__Problem description__. Copy the passage on metaphysics and theology below word for word, starting at "This metaphysical tradition" and ending at "metaphysics: onto-theology’ (40).".

This metaphysical approach is also related to the subject-object distinction, most powerfully articulated in Descartes’ cogito ergo sum (35). Being is outside language, and language is merely an instrument. Being and humankind stand in ‘face-to-face’ relation, and no longer belong to each other. In Descartes, the human being becomes the ‘subject’, the ‘unique center of reference’: every other entity must now appear on this stage, as a picture to the human subject.

For this picture to work, being cannot be located and caught up within the hurly-burly of language (to borrow Wittgenstein’s language). Descartes and those within this tradition are forgetful of the fact that the subject is always caught up within the very language that he speaks: our language possesses us as much as we possess it. We do not utter judgments upon reality from a great detached height, but rather negotiate a language that orders a universe into a structured ‘world’, a world in which I always already find myself, and by which I myself am ordered (a ‘world’ is an organized form of being or way of life, akin to the way we speak of the ‘Roman world’, the ‘world of politics’, or the personal ‘world’ in which I operate, and should be distinguished from the concept of the ‘universe’ as the totality of things).

God and Man in the Metaphysical Tradition

This metaphysical tradition had a huge influence upon Christian theology and on its understanding of the relationship between God and mankind. YHWH became identified with the foundational being. The possibility and necessity of the doctrine of analogy arose from the postulation of a particular form of relation between God and the creature, a relation bound up with the metaphysical tradition. In his proofs for the existence of God, Thomas concludes by identifying the first mover, first efficient cause, and final cause with God (‘and this all understand to be God’). Chauvet observes that this identification occurs outside of the argument itself, presented as something that no reasonable person could deny, as the conclusion ‘was already contained in the forgotten starting point of metaphysics: onto-theology’ (40).

In criticizing the place that analogy held within Thomas’ theology, Chauvet is not suggesting that we can get by without it, but that we should be more aware and accepting of the conflict inherent within it:

As a doctrine validating the truth of our language about God, that is, guaranteeing the adequacy of our judgments concerning the divine reality, analogy erases the internal conflict inherent to any discourse. However, this conflict cannot be resolved; rather, it must be managed – and precisely through the mediation of language: once we are able to say it, we are able to live it as the ever-open place where the true nature of what we are in our relations with others and with God may become reality. (41)

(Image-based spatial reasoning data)
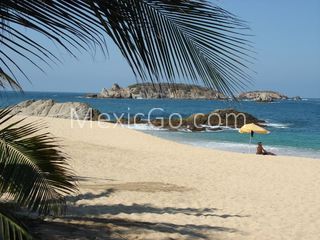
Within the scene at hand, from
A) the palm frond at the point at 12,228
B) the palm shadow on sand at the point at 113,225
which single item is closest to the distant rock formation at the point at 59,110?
the palm shadow on sand at the point at 113,225

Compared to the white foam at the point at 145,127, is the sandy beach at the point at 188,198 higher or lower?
lower

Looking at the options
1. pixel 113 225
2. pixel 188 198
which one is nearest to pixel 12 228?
pixel 113 225

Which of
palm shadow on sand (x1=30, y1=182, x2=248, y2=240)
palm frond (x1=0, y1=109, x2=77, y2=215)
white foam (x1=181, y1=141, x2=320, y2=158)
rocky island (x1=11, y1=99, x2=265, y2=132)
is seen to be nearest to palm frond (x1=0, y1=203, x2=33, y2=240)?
palm frond (x1=0, y1=109, x2=77, y2=215)

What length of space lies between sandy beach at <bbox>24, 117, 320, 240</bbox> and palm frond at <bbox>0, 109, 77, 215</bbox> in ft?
5.96

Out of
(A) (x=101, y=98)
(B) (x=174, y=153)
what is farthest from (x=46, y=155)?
(A) (x=101, y=98)

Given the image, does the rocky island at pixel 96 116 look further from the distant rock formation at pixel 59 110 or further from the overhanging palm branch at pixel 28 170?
the overhanging palm branch at pixel 28 170

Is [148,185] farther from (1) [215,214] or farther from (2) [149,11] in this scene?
(2) [149,11]

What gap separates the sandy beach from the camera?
247 inches

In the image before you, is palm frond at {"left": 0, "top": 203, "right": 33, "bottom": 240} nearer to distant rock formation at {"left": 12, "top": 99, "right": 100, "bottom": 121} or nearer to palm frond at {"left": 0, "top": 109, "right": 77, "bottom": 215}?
palm frond at {"left": 0, "top": 109, "right": 77, "bottom": 215}

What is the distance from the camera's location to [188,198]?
29.6 ft

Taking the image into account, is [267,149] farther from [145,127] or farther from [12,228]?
[12,228]

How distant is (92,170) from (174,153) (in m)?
6.18

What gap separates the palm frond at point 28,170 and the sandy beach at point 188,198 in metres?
1.82

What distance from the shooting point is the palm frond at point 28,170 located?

__Task response__.
This metaphysical tradition had a huge influence upon Christian theology and on its understanding of the relationship between God and mankind. YHWH became identified with the foundational being. The possibility and necessity of the doctrine of analogy arose from the postulation of a particular form of relation between God and the creature, a relation bound up with the metaphysical tradition. In his proofs for the existence of God, Thomas concludes by identifying the first mover, first efficient cause, and final cause with God (‘and this all understand to be God’). Chauvet observes that this identification occurs outside of the argument itself, presented as something that no reasonable person could deny, as the conclusion ‘was already contained in the forgotten starting point of metaphysics: onto-theology’ (40).